Life’s little mishaps are more fun when you make it into a game! It’s my mum’s 53rd birthday today so I put together a drinking game for birthday celebrations. It’s perhaps most suitable for people who lead dysfunctional lives.
Take one sip of beer for…
– Every birthday card you receive that includes.
A) A senile old woman/man (n/a if you’re turning 70 or above).
B) A fluffy animal with a paper hat and/or cake.
C) An ‘inspirational message’.
– Every time someone screws up a word in the Happy Birthday Song.

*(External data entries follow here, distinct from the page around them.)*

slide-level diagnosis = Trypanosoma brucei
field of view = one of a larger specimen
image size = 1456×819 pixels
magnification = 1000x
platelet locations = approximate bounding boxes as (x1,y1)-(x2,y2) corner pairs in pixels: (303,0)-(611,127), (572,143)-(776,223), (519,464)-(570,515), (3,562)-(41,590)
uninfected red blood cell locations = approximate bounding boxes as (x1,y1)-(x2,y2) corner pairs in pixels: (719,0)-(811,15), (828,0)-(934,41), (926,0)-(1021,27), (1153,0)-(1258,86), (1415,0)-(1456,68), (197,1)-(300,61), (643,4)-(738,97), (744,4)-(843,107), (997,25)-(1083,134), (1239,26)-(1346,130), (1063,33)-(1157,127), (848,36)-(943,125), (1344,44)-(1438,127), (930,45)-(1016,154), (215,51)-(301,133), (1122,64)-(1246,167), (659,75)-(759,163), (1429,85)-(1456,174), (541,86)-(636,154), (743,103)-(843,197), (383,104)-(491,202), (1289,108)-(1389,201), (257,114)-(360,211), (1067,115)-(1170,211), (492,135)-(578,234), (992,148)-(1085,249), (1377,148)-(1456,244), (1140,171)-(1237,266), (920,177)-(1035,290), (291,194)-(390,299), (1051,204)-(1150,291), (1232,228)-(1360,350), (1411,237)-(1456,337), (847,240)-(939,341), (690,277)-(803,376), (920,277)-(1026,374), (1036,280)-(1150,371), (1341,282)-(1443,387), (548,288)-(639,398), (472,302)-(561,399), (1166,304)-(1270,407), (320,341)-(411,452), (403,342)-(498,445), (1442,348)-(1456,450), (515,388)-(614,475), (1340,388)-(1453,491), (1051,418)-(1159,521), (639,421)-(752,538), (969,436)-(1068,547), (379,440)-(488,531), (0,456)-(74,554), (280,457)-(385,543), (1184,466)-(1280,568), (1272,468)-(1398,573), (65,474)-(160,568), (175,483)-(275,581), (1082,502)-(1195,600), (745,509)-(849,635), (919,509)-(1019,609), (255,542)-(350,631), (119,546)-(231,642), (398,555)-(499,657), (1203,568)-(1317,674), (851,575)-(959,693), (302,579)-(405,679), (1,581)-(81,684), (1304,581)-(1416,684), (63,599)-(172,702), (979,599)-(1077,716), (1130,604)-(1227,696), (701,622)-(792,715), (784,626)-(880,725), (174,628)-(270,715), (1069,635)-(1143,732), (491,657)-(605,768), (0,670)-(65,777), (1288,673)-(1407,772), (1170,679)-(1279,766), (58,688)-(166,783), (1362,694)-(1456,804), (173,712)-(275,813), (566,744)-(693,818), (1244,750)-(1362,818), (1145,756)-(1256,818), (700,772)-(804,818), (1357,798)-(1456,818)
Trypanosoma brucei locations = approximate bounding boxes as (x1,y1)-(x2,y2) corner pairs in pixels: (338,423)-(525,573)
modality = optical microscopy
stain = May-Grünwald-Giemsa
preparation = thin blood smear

– Every candle on your cake.
Take two sips of beer for…
– Every birthday card that includes a bible quote or an otherwise very religious message.
– Every gift that is a bible or a hymn book (take three if you’re openly not religious).

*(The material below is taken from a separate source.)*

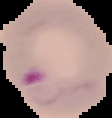

Summary:
  - Image type: segmented cell region with the area outside set to black
  - Malaria status: parasitized
  - Preparation: thin blood film
  - Image size: 112×118 pixelsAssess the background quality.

– Every gift where the gift giver says “I saw it and I thought of you immediately!” and you/the recipient is confused/offended.
Take a mouthful of wine for…
– Every singer that is completely tone deaf when singing Happy Birthday.
– Every card that shows up from relatives that you haven’t spoken to in years.
– Every piece of cheese and chocolate, because it’s a yummy combination.
Down half a bottle of vodka…
– For every family member or close friend that forgets your birthday.
– If your significant other breaks up with you on your birthday.
– No one turns up to your birthday party.
Down a bottle of tequila if…
– A birthday stripper shows up.
– A gift turns out to be a sex toy, and has been opened in front of friends and family.
– A gift turns out to be a pet that you didn’t want.
– Your age now ends with a zero (40, 50, 60 and yes, 10 counts too).
Down the entire keg if…
– Your age now ends with two zeroes.
– The pet that you were gifted died while in the gift box.